**What is required**
Rewrite the data below, replacing every "white cricket trousers" with "white cricket pants" and leaving everything else unchanged.

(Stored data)
_ _ _ _

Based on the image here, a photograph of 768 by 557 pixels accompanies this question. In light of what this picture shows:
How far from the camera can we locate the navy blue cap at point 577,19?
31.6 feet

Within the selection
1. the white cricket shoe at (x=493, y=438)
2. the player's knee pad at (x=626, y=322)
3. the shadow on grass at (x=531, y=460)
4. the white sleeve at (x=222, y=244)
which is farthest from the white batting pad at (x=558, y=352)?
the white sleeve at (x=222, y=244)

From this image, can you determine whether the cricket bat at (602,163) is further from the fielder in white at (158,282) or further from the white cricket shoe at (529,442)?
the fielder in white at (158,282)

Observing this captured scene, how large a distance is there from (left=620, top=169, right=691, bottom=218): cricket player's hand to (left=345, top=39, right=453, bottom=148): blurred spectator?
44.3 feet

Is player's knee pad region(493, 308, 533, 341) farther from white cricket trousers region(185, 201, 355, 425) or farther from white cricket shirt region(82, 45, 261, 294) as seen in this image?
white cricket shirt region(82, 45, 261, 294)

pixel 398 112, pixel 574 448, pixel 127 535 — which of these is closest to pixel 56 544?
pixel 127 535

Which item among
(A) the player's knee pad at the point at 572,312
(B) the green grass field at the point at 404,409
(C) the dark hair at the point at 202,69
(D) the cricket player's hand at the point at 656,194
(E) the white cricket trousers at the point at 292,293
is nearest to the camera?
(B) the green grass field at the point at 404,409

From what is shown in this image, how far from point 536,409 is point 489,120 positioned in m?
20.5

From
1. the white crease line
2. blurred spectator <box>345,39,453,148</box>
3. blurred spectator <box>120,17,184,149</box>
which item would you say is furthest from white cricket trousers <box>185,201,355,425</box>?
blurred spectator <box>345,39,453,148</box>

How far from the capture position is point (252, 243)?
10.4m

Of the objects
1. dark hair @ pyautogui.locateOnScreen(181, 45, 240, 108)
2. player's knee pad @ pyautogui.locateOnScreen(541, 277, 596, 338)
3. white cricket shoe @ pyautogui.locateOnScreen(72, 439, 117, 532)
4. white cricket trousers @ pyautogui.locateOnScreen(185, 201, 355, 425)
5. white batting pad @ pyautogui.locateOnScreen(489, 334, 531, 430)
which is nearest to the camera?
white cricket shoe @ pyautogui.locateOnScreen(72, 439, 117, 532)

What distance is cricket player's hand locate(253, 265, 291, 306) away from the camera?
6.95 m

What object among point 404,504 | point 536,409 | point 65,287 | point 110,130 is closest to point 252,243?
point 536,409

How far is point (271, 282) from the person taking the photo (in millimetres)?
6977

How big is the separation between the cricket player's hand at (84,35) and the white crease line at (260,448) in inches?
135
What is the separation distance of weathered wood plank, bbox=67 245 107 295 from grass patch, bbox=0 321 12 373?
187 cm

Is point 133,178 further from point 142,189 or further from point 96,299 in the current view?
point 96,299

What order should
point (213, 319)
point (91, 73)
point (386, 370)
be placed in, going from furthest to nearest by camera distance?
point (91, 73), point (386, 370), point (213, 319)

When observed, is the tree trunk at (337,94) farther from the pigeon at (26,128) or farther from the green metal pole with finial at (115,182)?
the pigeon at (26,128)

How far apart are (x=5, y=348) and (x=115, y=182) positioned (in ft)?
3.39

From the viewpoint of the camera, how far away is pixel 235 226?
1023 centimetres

_ _ _ _

**Response**
Based on the image here, a photograph of 768 by 557 pixels accompanies this question. In light of what this picture shows:
How far from the camera can we locate the navy blue cap at point 577,19?
31.6 feet

Within the selection
1. the white cricket shoe at (x=493, y=438)
2. the player's knee pad at (x=626, y=322)
3. the shadow on grass at (x=531, y=460)
4. the white sleeve at (x=222, y=244)
which is farthest from the white batting pad at (x=558, y=352)?
the white sleeve at (x=222, y=244)

From this image, can you determine whether the cricket bat at (602,163) is further from the fielder in white at (158,282) or further from the white cricket shoe at (529,442)?
the fielder in white at (158,282)

Observing this captured scene, how large a distance is there from (left=620, top=169, right=691, bottom=218): cricket player's hand to (left=345, top=39, right=453, bottom=148): blurred spectator?
44.3 feet

Is player's knee pad region(493, 308, 533, 341) farther from white cricket pants region(185, 201, 355, 425) or farther from white cricket shirt region(82, 45, 261, 294) as seen in this image?
white cricket shirt region(82, 45, 261, 294)

pixel 398 112, pixel 574 448, pixel 127 535 — which of these is closest to pixel 56 544?
pixel 127 535

Which item among
(A) the player's knee pad at the point at 572,312
(B) the green grass field at the point at 404,409
(C) the dark hair at the point at 202,69
(D) the cricket player's hand at the point at 656,194
(E) the white cricket pants at the point at 292,293
is nearest to the camera?
(B) the green grass field at the point at 404,409

From what is shown in this image, how far from point 536,409 is point 489,120 positioned in m?
20.5

From
1. the white crease line
2. blurred spectator <box>345,39,453,148</box>
3. blurred spectator <box>120,17,184,149</box>
which item would you say is furthest from white cricket pants <box>185,201,355,425</box>?
blurred spectator <box>345,39,453,148</box>

How far from the capture position is point (252, 243)?
10.4m

Of the objects
1. dark hair @ pyautogui.locateOnScreen(181, 45, 240, 108)
2. player's knee pad @ pyautogui.locateOnScreen(541, 277, 596, 338)
3. white cricket shoe @ pyautogui.locateOnScreen(72, 439, 117, 532)
4. white cricket pants @ pyautogui.locateOnScreen(185, 201, 355, 425)
5. white batting pad @ pyautogui.locateOnScreen(489, 334, 531, 430)
which is nearest to the camera?
white cricket shoe @ pyautogui.locateOnScreen(72, 439, 117, 532)

What distance is cricket player's hand locate(253, 265, 291, 306) away from the camera?
6.95 m

What object among point 404,504 | point 536,409 | point 65,287 | point 110,130 is closest to point 252,243?
point 536,409

How far is point (271, 282) from the person taking the photo (in millimetres)?
6977

How big is the separation between the cricket player's hand at (84,35) and the white crease line at (260,448) in inches?
135
What is the separation distance of weathered wood plank, bbox=67 245 107 295 from grass patch, bbox=0 321 12 373?
187 cm

Is point 133,178 further from point 142,189 or further from point 96,299 in the current view?
point 96,299

What order should
point (213, 319)
point (91, 73)
point (386, 370)
be placed in, going from furthest to nearest by camera distance?
point (91, 73), point (386, 370), point (213, 319)

When observed, is the tree trunk at (337,94) farther from the pigeon at (26,128) or farther from the green metal pole with finial at (115,182)?
the pigeon at (26,128)

How far apart are (x=5, y=348) and (x=115, y=182) positioned (in ft)?
3.39

From the viewpoint of the camera, how far away is pixel 235 226?
1023 centimetres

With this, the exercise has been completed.